Claro que poderia ter passado os últimos meses a ler e a pensar sobre o assunto, mas qual seria a motivação de dedicar esse tempo à eutanásia, se a minha opinião não tem qualquer importância. Tal como a minha, a opinião de milhões de portugueses não tem relevância alguma. A legislação será decidida por 230 portugueses, os deputados (já vamos à questão da democracia representativa). O modo como a maioria de esquerda, com a ajuda do PSD, quer aprovar a eutanásia mostra muitos dos problemas actuais da política portuguesa.

::::::::::

Tarefa 1 → Diga se cada afirmação está de acordo com o excerto sobre a eutanásia e responda sim ou não, citando as palavras decisivas do excerto. (a) A legislação será decidida pelos 230 deputados. (b) Quem escreve passou os últimos meses a ler e a pensar sobre o assunto. (c) A maioria de esquerda quer aprovar a eutanásia sem a ajuda de outro partido.
Tarefa 2 → Escreva a continuação do excerto sobre a eutanásia a partir da última frase.

Dados fornecidos →
::::::::::

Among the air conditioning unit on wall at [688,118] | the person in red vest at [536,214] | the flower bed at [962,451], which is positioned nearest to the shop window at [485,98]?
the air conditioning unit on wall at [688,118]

::::::::::

Resposta esperada 1 →
(a) Sim: "A legislação será decidida por 230 portugueses, os deputados".
(b) Não: "Claro que poderia ter passado os últimos meses a ler e a pensar sobre o assunto".
(c) Não: "O modo como a maioria de esquerda, com a ajuda do PSD, quer aprovar a eutanásia".

Resposta esperada 2 →
Em primeiro lugar, sobretudo para o Bloco e para sectores do PS, a legalização da eutanásia nada tem a ver com o progresso da nossa sociedade. Faz parte da tentativa das esquerdas radicais de transformar todos os aspectos da nossa vida em questões políticas. Quando toda a vida se transformar em política, acaba a esfera privada, ou seja, a liberdade individual, e o parlamento torna-se num instrumento da ditadura da maioria. Essa ditadura constitui o limite da democracia representativa. Aliás, a recusa de se fazer um referendo é um sinal do modo como as esquerdas radicais tratam os eleitores portugueses. Servem para votar de quatro em quatro anos, de resto são ignorados. Se um tema como a legalização da eutanásia não deve ser objecto de consulta popular, então o melhor é acabarem com a figura do referendo.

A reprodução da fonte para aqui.